OUR WORLD SPINS on the expedient use of credit—short-term, long-term, hedged, and parlayed. While none of us can know the future, our financial decisions must adhere to some semblance of a plan, and in the United States the market in credit is what we use to order those commitments. Backing it are not only the banks but the Federal Reserve System—the central bank of the United States.
Variously regarded over the decades as the domain of dispassionate economic experts or of rapacious financier-bankers, the Fed has gradually come to acquire a sacred aura of national authority. Three times in living memory it has emerged to exercise an apparently sovereign power over the course of economic and political events: first, with the “Volcker Shock” from 1979 to 1983, in which the Fed’s then-chairman Paul Volcker pushed aggressively for the prolonged recession that ended the last era of persistently high inflation; then, during the 2008 financial crisis, which saw zero percent interest rates and the global refinancing operation of the North Atlantic banking system; and most recently during the financial panic at the onset of the Covid-19 pandemic, when the Fed again assumed its role as a guardian of world liquidity and solvency.

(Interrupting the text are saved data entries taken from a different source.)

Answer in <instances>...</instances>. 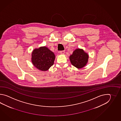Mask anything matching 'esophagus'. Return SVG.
<instances>
[{
  "label": "esophagus",
  "mask_w": 121,
  "mask_h": 121,
  "mask_svg": "<svg viewBox=\"0 0 121 121\" xmlns=\"http://www.w3.org/2000/svg\"><path fill=\"white\" fill-rule=\"evenodd\" d=\"M64 52H65L64 51H60V54H64Z\"/></svg>",
  "instance_id": "1"
}]
</instances>
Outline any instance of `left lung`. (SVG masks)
Segmentation results:
<instances>
[{
	"mask_svg": "<svg viewBox=\"0 0 121 121\" xmlns=\"http://www.w3.org/2000/svg\"><path fill=\"white\" fill-rule=\"evenodd\" d=\"M88 55L82 49L75 50L69 57L71 64L78 69L81 68L86 64L88 59Z\"/></svg>",
	"mask_w": 121,
	"mask_h": 121,
	"instance_id": "left-lung-1",
	"label": "left lung"
}]
</instances>
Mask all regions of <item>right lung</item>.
<instances>
[{
  "instance_id": "right-lung-1",
  "label": "right lung",
  "mask_w": 121,
  "mask_h": 121,
  "mask_svg": "<svg viewBox=\"0 0 121 121\" xmlns=\"http://www.w3.org/2000/svg\"><path fill=\"white\" fill-rule=\"evenodd\" d=\"M55 55L53 52L45 47L34 50L32 53V62L39 70L46 71L54 64Z\"/></svg>"
}]
</instances>
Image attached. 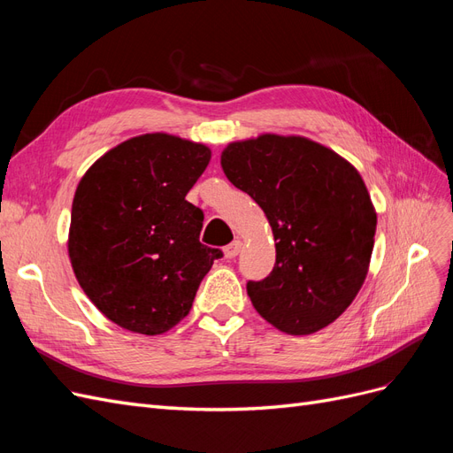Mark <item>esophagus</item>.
Masks as SVG:
<instances>
[{
    "instance_id": "obj_1",
    "label": "esophagus",
    "mask_w": 453,
    "mask_h": 453,
    "mask_svg": "<svg viewBox=\"0 0 453 453\" xmlns=\"http://www.w3.org/2000/svg\"><path fill=\"white\" fill-rule=\"evenodd\" d=\"M240 251H242V242H240V240H234V242L228 243L226 248H225V257H226V258H234Z\"/></svg>"
}]
</instances>
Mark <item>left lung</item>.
Returning a JSON list of instances; mask_svg holds the SVG:
<instances>
[{
    "mask_svg": "<svg viewBox=\"0 0 453 453\" xmlns=\"http://www.w3.org/2000/svg\"><path fill=\"white\" fill-rule=\"evenodd\" d=\"M221 166L276 240L273 270L248 281L255 310L295 336L331 325L357 296L374 248L376 211L359 172L321 143L276 134L228 143Z\"/></svg>",
    "mask_w": 453,
    "mask_h": 453,
    "instance_id": "left-lung-1",
    "label": "left lung"
}]
</instances>
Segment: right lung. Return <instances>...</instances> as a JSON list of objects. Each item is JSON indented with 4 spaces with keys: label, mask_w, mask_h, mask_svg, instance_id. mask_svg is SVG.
Listing matches in <instances>:
<instances>
[{
    "label": "right lung",
    "mask_w": 453,
    "mask_h": 453,
    "mask_svg": "<svg viewBox=\"0 0 453 453\" xmlns=\"http://www.w3.org/2000/svg\"><path fill=\"white\" fill-rule=\"evenodd\" d=\"M211 150L170 134L132 138L79 181L67 251L79 285L132 333L170 331L223 251L200 243L203 213L185 200Z\"/></svg>",
    "instance_id": "1"
}]
</instances>
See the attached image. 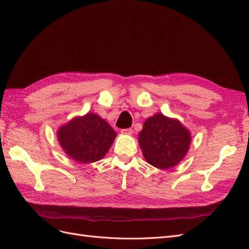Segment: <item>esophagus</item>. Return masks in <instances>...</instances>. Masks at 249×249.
Returning a JSON list of instances; mask_svg holds the SVG:
<instances>
[{"mask_svg":"<svg viewBox=\"0 0 249 249\" xmlns=\"http://www.w3.org/2000/svg\"><path fill=\"white\" fill-rule=\"evenodd\" d=\"M120 133L124 135H131L133 133V130L131 129V127H127V129H123L122 131H120Z\"/></svg>","mask_w":249,"mask_h":249,"instance_id":"obj_1","label":"esophagus"}]
</instances>
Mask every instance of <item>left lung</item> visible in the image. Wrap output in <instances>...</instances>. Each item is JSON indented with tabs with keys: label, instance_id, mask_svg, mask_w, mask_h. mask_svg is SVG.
Segmentation results:
<instances>
[{
	"label": "left lung",
	"instance_id": "1",
	"mask_svg": "<svg viewBox=\"0 0 249 249\" xmlns=\"http://www.w3.org/2000/svg\"><path fill=\"white\" fill-rule=\"evenodd\" d=\"M190 133L178 120L155 114L145 120L139 144L145 160L160 169L173 167L183 159L190 144Z\"/></svg>",
	"mask_w": 249,
	"mask_h": 249
}]
</instances>
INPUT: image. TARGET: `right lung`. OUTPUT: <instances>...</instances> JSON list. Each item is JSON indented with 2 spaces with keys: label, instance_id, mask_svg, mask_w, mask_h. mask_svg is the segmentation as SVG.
Here are the masks:
<instances>
[{
  "label": "right lung",
  "instance_id": "obj_1",
  "mask_svg": "<svg viewBox=\"0 0 249 249\" xmlns=\"http://www.w3.org/2000/svg\"><path fill=\"white\" fill-rule=\"evenodd\" d=\"M115 137L111 125L94 113L73 118L58 131L60 145L71 159L80 163L101 160Z\"/></svg>",
  "mask_w": 249,
  "mask_h": 249
}]
</instances>
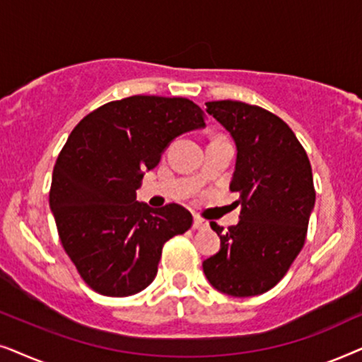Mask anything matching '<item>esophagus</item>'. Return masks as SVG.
<instances>
[{"label":"esophagus","mask_w":362,"mask_h":362,"mask_svg":"<svg viewBox=\"0 0 362 362\" xmlns=\"http://www.w3.org/2000/svg\"><path fill=\"white\" fill-rule=\"evenodd\" d=\"M194 228L195 230H206V228H209V221L200 218V216H195V218H194Z\"/></svg>","instance_id":"34e87169"}]
</instances>
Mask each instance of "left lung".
<instances>
[{
    "instance_id": "obj_1",
    "label": "left lung",
    "mask_w": 362,
    "mask_h": 362,
    "mask_svg": "<svg viewBox=\"0 0 362 362\" xmlns=\"http://www.w3.org/2000/svg\"><path fill=\"white\" fill-rule=\"evenodd\" d=\"M237 146L230 190L240 221L223 231L220 252L204 262L210 285L225 295L257 296L285 276L306 240L315 206L311 163L295 132L278 115L240 100L205 103Z\"/></svg>"
}]
</instances>
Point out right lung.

Shaped by this history, the long-divided faiths of American economic opinion today preach worship of a single church. Two recent books of vastly different substance reveal the current consensus about the Fed’s centrality. In The Federal Reserve: A New History, Robert Hetzel, for four decades a staff economist at the Federal Reserve Bank of Richmond and today a visiting scholar at the Federal Reserve Bank of Chicago, tracks fluctuating interest rates and the accompanying changes in economic thought and central bank policy to make the case that the Fed was the common “causal factor” in “each recession and each inflation” over the last century—and will be for those to come. Hetzel is a conservative monetarist in the Milton Friedman tradition. By contrast, Jeanna Smialek, who writes about the Fed for the New York Times, is canny enough to tell us that “people who claim to have it all figured out are oversimplifying.” Yet the title of Limitless: The Federal Reserve Takes on a New Age of Crisis, her pop history and insider-ish narration of the central bank’s dramatic moves during the height of the pandemic, shows that Smialek shares the premise that the Fed is a center of world-creating power.
The two books demonstrate the different ways in which devout Fed worship is part of elite desire to assign responsibility for the economy to powers above elected government. Nowhere is this more evident today than in what passes for public thinking about the challenge of inflation. Since the spring of 2021, when prices began their ascent, the Fed has naturally beckoned popular allegiance to its default leadership in the nation’s anti-inflation program. As President Joe Biden put it last May, his plan to fight rising prices “starts with a simple proposition: respect the Fed and respect the Fed’s independence.” Such paeans assume a kind of omnipotence which is seldom questioned in “respectable” circles. What kind of national response to inflation, which often comes with full employment, could even exist outside of Fed decision-making? If we are thinking about the future, it is a problem we must honestly consider. Unfortunately, as these two books show, a serious consideration of alternatives to central bank unilateralism—once a vital part of American economic life—is not to be found among our professional Fed watchers today.